4. On January 1, 2010 and annually thereafter, the manager shall disclose in wiring to each investor the fee schedule to be paid by the hedge fund including but not limited to management fees, brokerage fees, and trading fees and a financial statement indicating the investor's capital balance that has been audited by an independent auditing firm.
5. The Banking commissioner may adopt regulations.
Neither this bill nor the Attorney General's bill, which tracks most of this language, give the Attorney General enforcement powers and the bill seems to continue to vest jurisdiction over hedge funds in the Banking Commissioner, who is the securities regulator in Connecticut.
The hedge fund definition includes any investment company as defined in Section 3 (a) (1) of the Investment Company Act of 11940, located in this state (A) that claims an exemption under 3(c) (1) or Section 3(c) (7) of the Investment Company Act of 1940 whose offering of securities is exempt under the private offering safe harbor criteria in Rule 506 of Regulation D of the Securities Act and that meets any of the criteria established by the Banking commissioner in regulations. A hedge fund is located in Connecticut if it has an office in Connecticut where employees regularly conduct business on behalf of the hedge fund.
If passed, I think the legislature would be taking the position that there is no preemption as this legislation does not impose any regulation of a private offering under Rule 506 but simply regulates the hedge fund which has raised money under Rule 506. given the definition of "hedge fund" under this proposal no fund located in Connecticut could raise money anywhere from individuals who have less than $2,500,000 in investment assets or form institutional investors who have less than $5,000,000 in assets.
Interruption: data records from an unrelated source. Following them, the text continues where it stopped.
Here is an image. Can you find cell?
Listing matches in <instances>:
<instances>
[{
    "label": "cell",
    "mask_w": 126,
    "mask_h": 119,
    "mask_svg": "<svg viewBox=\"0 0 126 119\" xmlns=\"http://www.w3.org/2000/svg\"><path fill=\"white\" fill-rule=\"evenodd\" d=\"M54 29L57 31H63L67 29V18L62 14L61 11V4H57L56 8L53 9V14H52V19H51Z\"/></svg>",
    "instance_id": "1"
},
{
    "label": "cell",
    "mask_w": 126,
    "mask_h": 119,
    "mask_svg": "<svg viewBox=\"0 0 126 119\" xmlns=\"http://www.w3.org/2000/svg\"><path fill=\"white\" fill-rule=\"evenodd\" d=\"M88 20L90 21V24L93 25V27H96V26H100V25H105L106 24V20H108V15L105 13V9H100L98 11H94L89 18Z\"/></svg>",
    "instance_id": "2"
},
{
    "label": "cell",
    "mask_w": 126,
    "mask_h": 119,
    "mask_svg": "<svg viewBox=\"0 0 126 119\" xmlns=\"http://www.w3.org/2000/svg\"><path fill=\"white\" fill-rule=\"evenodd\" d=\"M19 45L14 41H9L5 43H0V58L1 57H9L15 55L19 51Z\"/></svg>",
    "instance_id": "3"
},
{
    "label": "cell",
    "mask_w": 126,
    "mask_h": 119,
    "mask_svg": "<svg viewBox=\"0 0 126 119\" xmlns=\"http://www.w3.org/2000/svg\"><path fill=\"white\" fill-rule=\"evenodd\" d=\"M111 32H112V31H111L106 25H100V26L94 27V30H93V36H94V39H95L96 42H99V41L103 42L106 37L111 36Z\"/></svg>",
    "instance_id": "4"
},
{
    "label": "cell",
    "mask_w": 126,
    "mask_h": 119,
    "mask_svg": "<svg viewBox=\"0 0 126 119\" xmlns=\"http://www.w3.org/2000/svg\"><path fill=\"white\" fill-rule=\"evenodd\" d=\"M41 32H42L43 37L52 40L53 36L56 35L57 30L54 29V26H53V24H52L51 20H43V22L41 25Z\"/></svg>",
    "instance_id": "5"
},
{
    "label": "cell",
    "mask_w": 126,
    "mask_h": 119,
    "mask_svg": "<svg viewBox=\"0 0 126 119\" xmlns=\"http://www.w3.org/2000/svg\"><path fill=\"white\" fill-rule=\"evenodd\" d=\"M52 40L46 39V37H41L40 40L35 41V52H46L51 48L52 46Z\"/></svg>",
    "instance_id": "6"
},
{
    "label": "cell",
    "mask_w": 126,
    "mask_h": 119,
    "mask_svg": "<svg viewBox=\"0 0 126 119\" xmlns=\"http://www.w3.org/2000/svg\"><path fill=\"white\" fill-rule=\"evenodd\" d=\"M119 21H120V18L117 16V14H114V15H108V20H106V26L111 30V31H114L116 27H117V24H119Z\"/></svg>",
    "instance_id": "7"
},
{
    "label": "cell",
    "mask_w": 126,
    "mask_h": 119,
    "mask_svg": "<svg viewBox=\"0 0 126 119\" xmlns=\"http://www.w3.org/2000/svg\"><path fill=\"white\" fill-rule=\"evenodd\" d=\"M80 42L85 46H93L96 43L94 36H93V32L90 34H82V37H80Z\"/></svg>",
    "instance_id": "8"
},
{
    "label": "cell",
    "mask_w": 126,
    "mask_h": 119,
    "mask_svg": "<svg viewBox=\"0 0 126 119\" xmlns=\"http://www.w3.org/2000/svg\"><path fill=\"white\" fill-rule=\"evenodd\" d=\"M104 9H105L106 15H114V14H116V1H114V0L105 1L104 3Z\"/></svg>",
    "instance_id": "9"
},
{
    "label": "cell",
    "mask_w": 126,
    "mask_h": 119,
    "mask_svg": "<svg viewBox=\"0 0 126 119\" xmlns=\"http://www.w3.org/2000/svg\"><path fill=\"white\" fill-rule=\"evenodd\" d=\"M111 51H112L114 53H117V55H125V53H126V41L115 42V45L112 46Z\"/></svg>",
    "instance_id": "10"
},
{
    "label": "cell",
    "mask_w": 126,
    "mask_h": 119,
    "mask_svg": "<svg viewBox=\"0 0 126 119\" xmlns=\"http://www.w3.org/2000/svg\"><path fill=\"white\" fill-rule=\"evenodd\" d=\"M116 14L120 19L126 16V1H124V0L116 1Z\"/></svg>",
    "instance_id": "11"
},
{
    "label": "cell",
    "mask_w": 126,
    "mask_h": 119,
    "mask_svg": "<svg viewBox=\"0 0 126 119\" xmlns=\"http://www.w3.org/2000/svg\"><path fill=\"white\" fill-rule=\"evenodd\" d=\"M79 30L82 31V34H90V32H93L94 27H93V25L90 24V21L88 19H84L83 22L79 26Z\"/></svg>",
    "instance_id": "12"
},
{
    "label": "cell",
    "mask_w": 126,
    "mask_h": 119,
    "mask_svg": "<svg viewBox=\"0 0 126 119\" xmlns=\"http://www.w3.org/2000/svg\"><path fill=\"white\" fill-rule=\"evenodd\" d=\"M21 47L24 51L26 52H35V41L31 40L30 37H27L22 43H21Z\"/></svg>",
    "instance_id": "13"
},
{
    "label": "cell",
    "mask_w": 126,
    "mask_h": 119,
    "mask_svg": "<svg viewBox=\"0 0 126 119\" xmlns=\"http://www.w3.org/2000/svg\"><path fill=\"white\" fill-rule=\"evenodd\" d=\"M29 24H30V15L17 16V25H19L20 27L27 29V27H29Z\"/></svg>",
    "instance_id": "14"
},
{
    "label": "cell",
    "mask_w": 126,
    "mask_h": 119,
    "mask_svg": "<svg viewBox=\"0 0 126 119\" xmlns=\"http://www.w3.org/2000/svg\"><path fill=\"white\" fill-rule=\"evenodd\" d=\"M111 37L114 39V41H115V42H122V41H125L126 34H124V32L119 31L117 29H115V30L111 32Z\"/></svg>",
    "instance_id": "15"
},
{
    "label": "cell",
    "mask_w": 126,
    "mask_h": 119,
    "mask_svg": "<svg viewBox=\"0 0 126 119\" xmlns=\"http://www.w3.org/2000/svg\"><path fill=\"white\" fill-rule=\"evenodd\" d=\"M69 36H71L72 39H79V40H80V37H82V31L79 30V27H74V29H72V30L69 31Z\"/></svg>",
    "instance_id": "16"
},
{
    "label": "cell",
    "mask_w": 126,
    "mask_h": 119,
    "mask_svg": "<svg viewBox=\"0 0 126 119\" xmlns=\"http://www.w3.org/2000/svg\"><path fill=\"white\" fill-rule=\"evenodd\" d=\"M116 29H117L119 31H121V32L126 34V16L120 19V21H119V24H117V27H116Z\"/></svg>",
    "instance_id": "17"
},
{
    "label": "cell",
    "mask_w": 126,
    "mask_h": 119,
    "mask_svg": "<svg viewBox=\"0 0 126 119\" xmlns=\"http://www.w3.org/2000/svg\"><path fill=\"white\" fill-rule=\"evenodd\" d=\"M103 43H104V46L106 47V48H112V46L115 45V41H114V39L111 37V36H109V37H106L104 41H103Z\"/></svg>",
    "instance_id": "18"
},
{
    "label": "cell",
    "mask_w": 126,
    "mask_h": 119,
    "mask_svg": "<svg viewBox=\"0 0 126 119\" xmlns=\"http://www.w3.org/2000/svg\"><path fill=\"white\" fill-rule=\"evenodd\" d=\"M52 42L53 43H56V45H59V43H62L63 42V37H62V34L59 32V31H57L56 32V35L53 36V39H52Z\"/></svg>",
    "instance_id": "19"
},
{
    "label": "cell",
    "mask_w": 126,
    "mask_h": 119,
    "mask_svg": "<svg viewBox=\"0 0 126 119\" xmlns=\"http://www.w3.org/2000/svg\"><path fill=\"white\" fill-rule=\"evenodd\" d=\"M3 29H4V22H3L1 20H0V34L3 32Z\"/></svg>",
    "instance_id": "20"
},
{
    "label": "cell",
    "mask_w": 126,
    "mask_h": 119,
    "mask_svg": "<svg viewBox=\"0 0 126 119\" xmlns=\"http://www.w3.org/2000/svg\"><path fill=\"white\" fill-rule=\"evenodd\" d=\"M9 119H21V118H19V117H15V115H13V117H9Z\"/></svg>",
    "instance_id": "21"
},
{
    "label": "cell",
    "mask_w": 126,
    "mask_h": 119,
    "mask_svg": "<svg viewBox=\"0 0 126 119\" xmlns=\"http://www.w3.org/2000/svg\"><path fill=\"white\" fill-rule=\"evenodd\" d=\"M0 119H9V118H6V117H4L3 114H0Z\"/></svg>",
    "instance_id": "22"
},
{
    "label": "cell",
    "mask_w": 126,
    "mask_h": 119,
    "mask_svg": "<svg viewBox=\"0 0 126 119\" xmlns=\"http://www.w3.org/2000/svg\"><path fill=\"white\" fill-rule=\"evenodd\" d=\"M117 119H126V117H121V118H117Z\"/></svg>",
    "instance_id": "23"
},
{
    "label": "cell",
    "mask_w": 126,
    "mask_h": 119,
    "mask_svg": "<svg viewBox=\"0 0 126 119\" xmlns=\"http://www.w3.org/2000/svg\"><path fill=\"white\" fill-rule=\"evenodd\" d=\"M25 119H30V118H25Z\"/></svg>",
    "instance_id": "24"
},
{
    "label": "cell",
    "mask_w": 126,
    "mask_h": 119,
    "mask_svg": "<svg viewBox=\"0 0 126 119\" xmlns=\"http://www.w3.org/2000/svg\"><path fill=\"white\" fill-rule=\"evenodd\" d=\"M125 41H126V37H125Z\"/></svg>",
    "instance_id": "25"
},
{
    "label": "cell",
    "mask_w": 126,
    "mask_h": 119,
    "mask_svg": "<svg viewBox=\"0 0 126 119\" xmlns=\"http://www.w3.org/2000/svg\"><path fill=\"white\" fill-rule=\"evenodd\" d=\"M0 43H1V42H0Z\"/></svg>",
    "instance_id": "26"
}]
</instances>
Clearly this legislation adopts some of the concepts of the proposed Regulation D which have not yet been adopted by the SEC. It's a good question whether the legislation would withstand a preemption challenge under Section 18. It certainly appears to be an issue in this form.
The bill also defines "institutional investor". In Section 36b-21(b) (9) there is an exemption for a sale to an "institutional buyer: which has not really been defined under the Act. Arguably this definition would define an institutional buyer as, among other definitions, as a "corporation or any other legal entity".
Raised Bill 6477 An Act Concerning the Licensing of Hedge Funds and Private Capital Funds.
This bill creates a licensing requirement for a hedge fund or a "private capital fund" and leaves the definitions and procedures for the Banking Commissioner.
Raised Bill No. 6480 An Act Requiring the Disclosure of Financial Information to Prospective Investors in Hedge Funds and Private Capital Funds.
This bill requires any hedge fund or private capital fund domiciled in Connecticut that receives money from pension funds domiciled in Connecticut to disclose to each prospective pension investor in those funds, upon request, financial information including but not limited to, detailed portfolio information relative to the assets and liabilities of those funds.
What's going to happen?
The outcome is uncertain but the popular notion is that Connecticut legislators want to enact some kind of regulation of hedge funds. There is some sense that these kinds of regulatory requirements can protect Connecticut citizens and pension funds from the Madoff schemes, from Amaranth, or Bayou Fund type problems. On the other hand is the continuing realization that Connecticut is probably the second or third largest domicile for hedge funds and that the tax revenue and jobs, even at the current diminished levels, are not items that the legislature would like to see moving across the border to New York.